OK. So right now, someone could specify String output_format = 'dam' and the task would fail for some dam reason, rather than having the workflow fail earlier before the task was actually sent/run b/c 'dam' is not one of the FileType's allowed? That seems like a computational win to me when running someone else's workflow. Just as long as how it gets done is aimed at newbies b/c the intent is to be more clear to users who don't already know the enum values for such a param, I'm game.

vortexing avatar Jan 03 '22 19:01 vortexing

That's right - you'd have to explicitly validate the parameter value yourself rather than having the runtime do the validation for you.

jdidion avatar Jan 03 '22 19:01 jdidion

I'm also interested in having support for enums in WDL. It would help with consistent error reporting, and generating UIs based on declared WDL inputs.
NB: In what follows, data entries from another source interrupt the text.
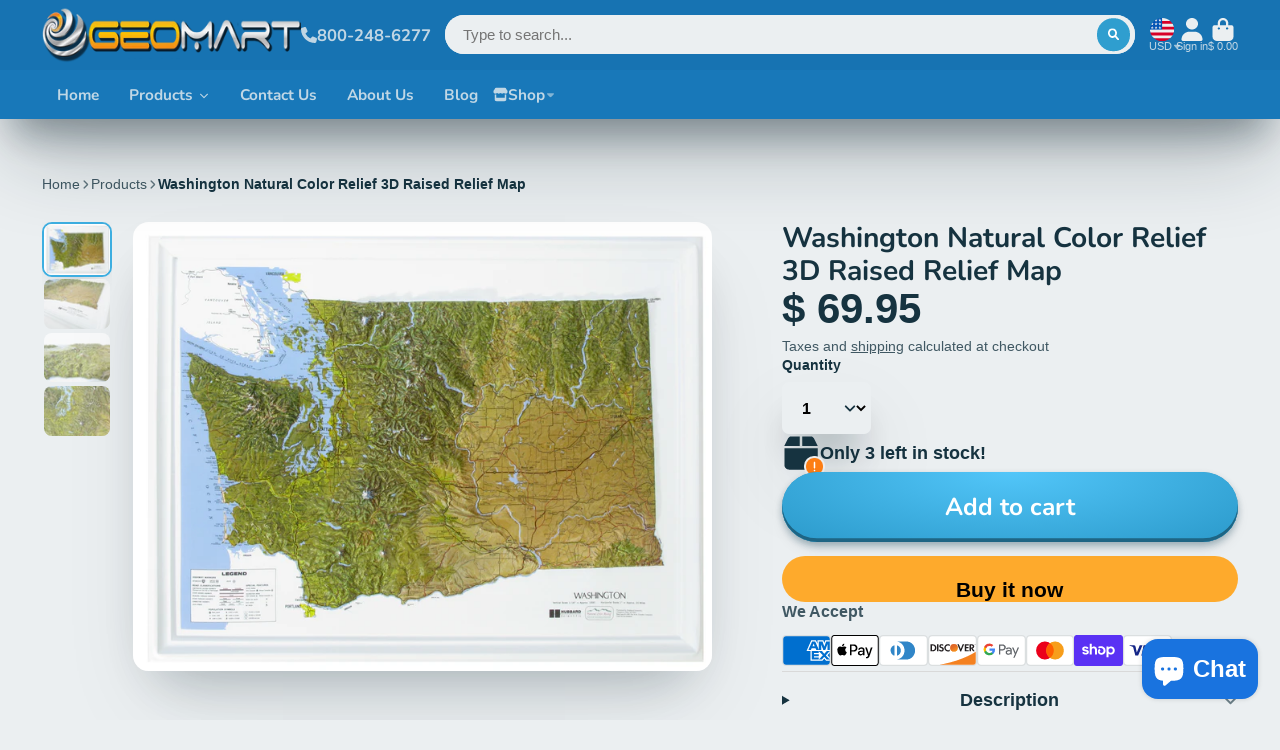

--- FILE ---
content_type: text/css
request_url: https://geomart.com/cdn/shop/t/24/assets/cart-counter.css?v=73369288290370605111659559376
body_size: -470
content:
@keyframes shake{10%,90%{transform:translate3d(-1px,0,0)}20%,80%{transform:translate3d(2px,0,0)}30%,50%,70%{transform:translate3d(-4px,0,0)}40%,60%{transform:translate3d(4px,0,0)}}.\#cart-counter{display:flex;align-items:center;justify-content:center;position:absolute;top:-.2rem;right:-.5rem;background:var(--color);height:1.15rem;min-width:1.15rem;font-size:.8695652174rem;border-radius:.5rem;font-weight:var(--font-body-weight-bold);color:#fff;padding-left:2px;padding-right:2px}.\#cart-counter.\!animate{animation:shake .82s cubic-bezier(.36,.07,.19,.97) both}
/*# sourceMappingURL=/cdn/shop/t/24/assets/cart-counter.css.map?v=73369288290370605111659559376 */


--- FILE ---
content_type: image/svg+xml
request_url: https://hatscripts.github.io/circle-flags/flags/mf.svg
body_size: -178
content:
<svg xmlns="http://www.w3.org/2000/svg" width="512" height="512" viewBox="0 0 512 512"><mask id="a"><circle cx="256" cy="256" r="256" fill="#fff"/></mask><g mask="url(#a)"><path fill="#eee" d="M0 128V0h512v128L299 512h-86z"/><circle cx="256" cy="213" r="57" fill="#ffda44"/><path fill="#eee" d="M185 213h142l-71 128Z"/><path fill="#d80027" d="M256 341 142 235h228z"/><path fill="#0052b4" d="m0 128 213 213v171H0Zm512 0L299 341v171h213z"/></g></svg>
jvlasblom avatar May 04 '22 16:05 jvlasblom

Agreed that enums would be very useful for input validation. It seems much cleaner and simpler to maintain than writing a validation task that parses the user's inputs.
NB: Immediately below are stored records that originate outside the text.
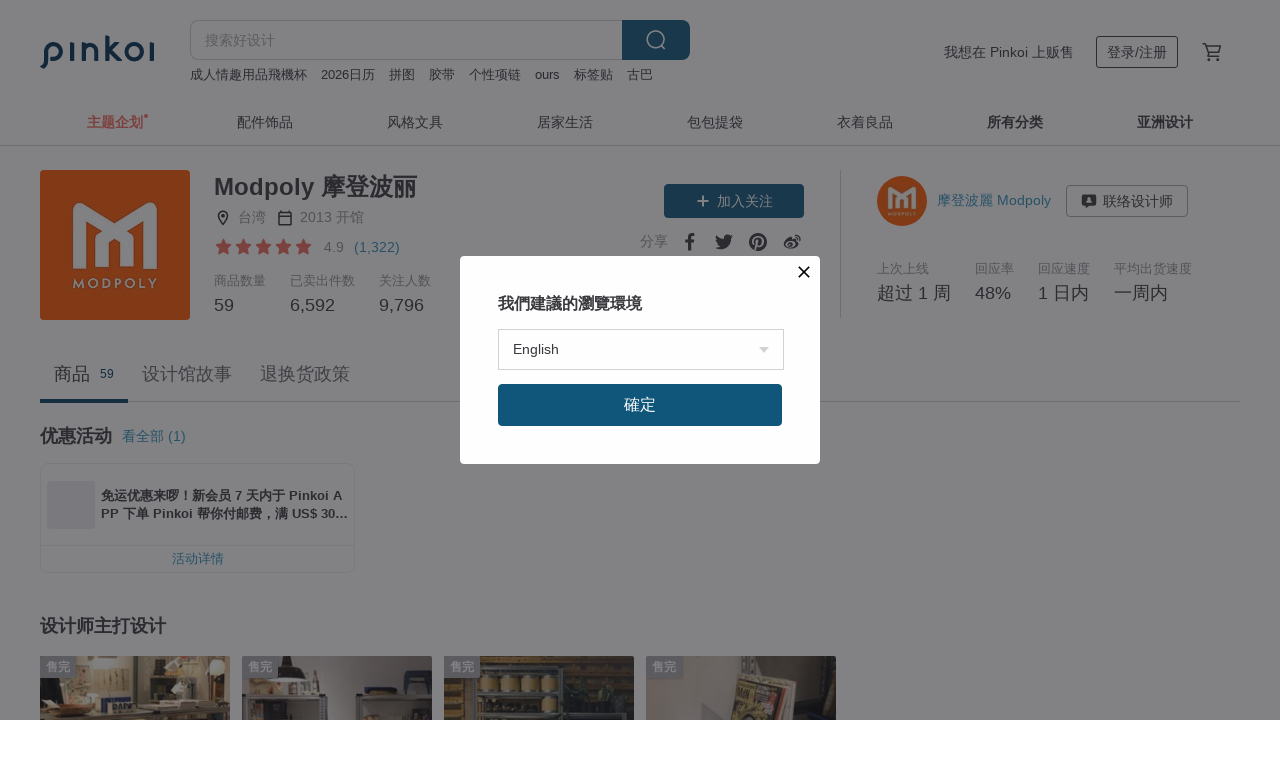

--- FILE ---
content_type: text/javascript
request_url: https://cdn02.pinkoi.com/media/dist/pinkoi.env-8be260168aa7114847d2.js
body_size: 438
content:
define("pinkoi.env",[],(()=>(()=>{"use strict";var e={d:(o,t)=>{for(var r in t)e.o(t,r)&&!e.o(o,r)&&Object.defineProperty(o,r,{enumerable:!0,get:t[r]})},o:(e,o)=>Object.prototype.hasOwnProperty.call(e,o),r:e=>{"undefined"!=typeof Symbol&&Symbol.toStringTag&&Object.defineProperty(e,Symbol.toStringTag,{value:"Module"}),Object.defineProperty(e,"__esModule",{value:!0})}},o={};e.r(o),e.d(o,{GAI_API_ROOT:()=>r,RELEASE_INFO:()=>t});const t="12b292dd81fb2e7bc3203821062480cdb1d55761-2025-12-03.15",r="https://ai.pinkoi.com";return o})()));
//# sourceMappingURL=https://www.pinkoi.com/media/dist/pinkoi.env-8be260168aa7114847d2.js.map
hkeward avatar Dec 12 '22 17:12 hkeward

Just as a suggestion for those who need an enum like construction, you could use a Map instead. The keys would be all the allowed inputs and the values could be the same or some translation (allows for some abstraction). If a user provides an incorrect input value it will cause an error, though maybe not as specific as a dedicated enum syntax would allow for.

eg.

workflow Test {
  input {
    #...
    String strand
  }
  # with translation:
  Map[String, String] htseqStrandOptions = {"FR": "yes", "RF": "reverse", "no": "no"}
  # or just to check for allowed values:
  Map[String, String] htseqStrandOptions = {"yes": "yes", "reverse": "reverse", "no": "no"}
  #...

  call htseqCount {
    input:
      #...
      strand = htseqStrandOptions[strand]
  }
  #...
}

Now if strand is defined as anything other than "FR", "RF" or "no" in the first case or "yes", "reverse" or "no" in the second case, the workflow will fail.
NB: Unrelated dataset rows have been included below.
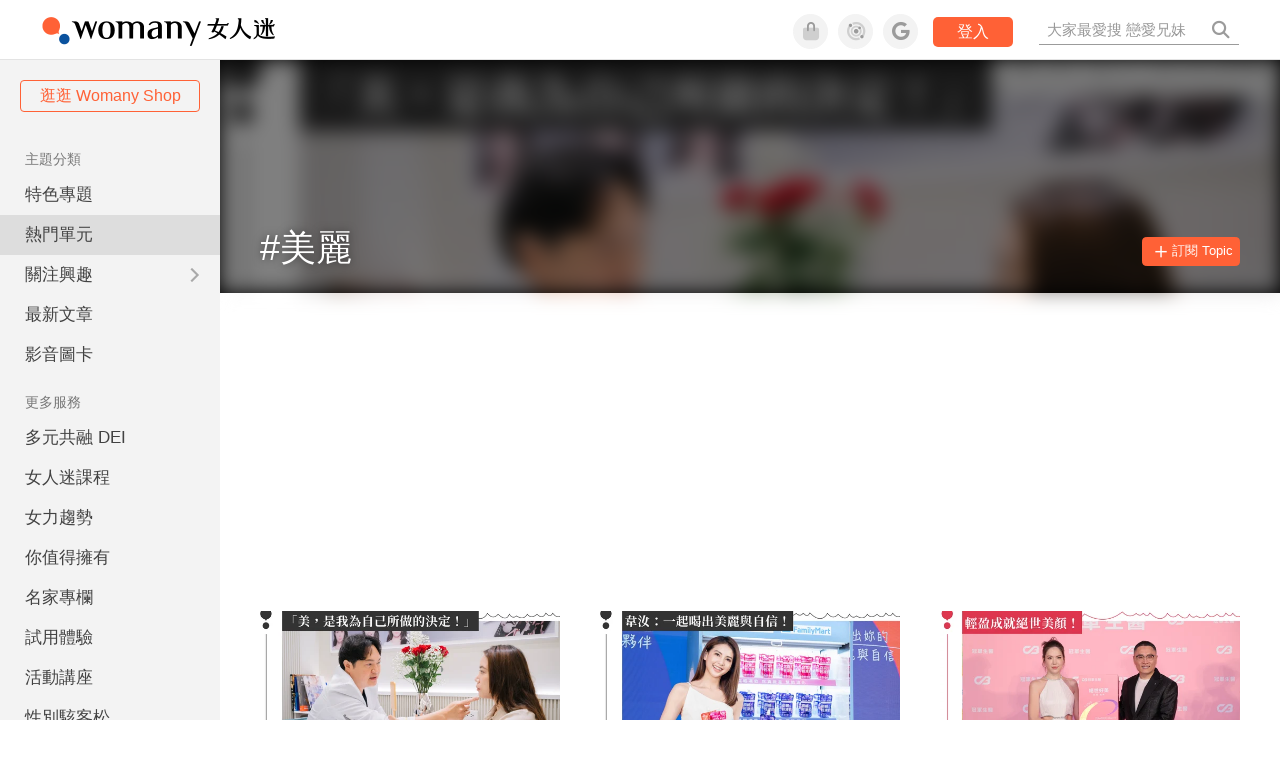

--- FILE ---
content_type: text/html; charset=utf-8
request_url: https://www.google.com/recaptcha/api2/aframe
body_size: 148
content:
<!DOCTYPE HTML><html><head><meta http-equiv="content-type" content="text/html; charset=UTF-8"></head><body><script nonce="qtPmWi6sEqh6gCJwi2aBXw">/** Anti-fraud and anti-abuse applications only. See google.com/recaptcha */ try{var clients={'sodar':'https://pagead2.googlesyndication.com/pagead/sodar?'};window.addEventListener("message",function(a){try{if(a.source===window.parent){var b=JSON.parse(a.data);var c=clients[b['id']];if(c){var d=document.createElement('img');d.src=c+b['params']+'&rc='+(localStorage.getItem("rc::a")?sessionStorage.getItem("rc::b"):"");window.document.body.appendChild(d);sessionStorage.setItem("rc::e",parseInt(sessionStorage.getItem("rc::e")||0)+1);localStorage.setItem("rc::h",'1768453097704');}}}catch(b){}});window.parent.postMessage("_grecaptcha_ready", "*");}catch(b){}</script></body></html>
DavyCats avatar Dec 13 '22 11:12 DavyCats

Just re-reading this thread and @DavyCats suggestion gave me an idea. AFAIK, this is valid WDL:

struct MyEnum {
  String name,
  String value
}

workflow test {
  Object MyEnum = {
    FOO: MyEnum {
      name: "FOO",
      value: "FOO"
    },
    BAR: MyEnum {
      name: "BAR",
      value: "BAR"
    }
  }

  input {
    MyEnum e
  }

  if (e == MyEnum.FOO) {
    ...
  }
}

Using MyEnum as a variable name should be fine since MyEnum is a user-defined type and thus not a reserved word.

The above is not ideal since it requires the user to pass in a MyEnum instance rather than just an identifier (since the MyEnum declaration is private). And there is nothing stopping the user from creating a MyEnum instance that is not equal to any of the values in the MyEnum object. But I think it's pretty close to what we (or at least I) want.

So I think enum then just becomes a shorthand way of defining a struct and declaring a value of the same name in the global scope. We'd want the struct type to be non-instantiable. And we'd want "FOO" to deserialize to MyEnum.Foo when used in an input JSON (and vice-versa). The import/aliasing semantics would be the same for an enum as for a struct.

file1.wdl:

enum MyEnum {
  FOO,
  BAR
}

workflow {
  input {
    MyEnum e = MyEnum.FOO
  }

  String ename = e.name

  if (e == MyEnum.FOO) { ... }
}

file2.wdl:

# MyEnum is copied into file2's global namespace
import "file1.wdl"

# MyEnum is copied into file2's global namespace with name MyEnum2
import "file1.wdl" as file1a alias MyEnum as MyEnum2

The fact that an enum's value is struct-like means that we have the option to later support generic enums, e.g.

enum MyIntEnum[Int] {
  FOO: 1,
  BAR: 2
}

then the struct definition looks like:

struct MyIntEnum {
  String name,
  Int value
}

jdidion avatar Apr 05 '23 22:04 jdidion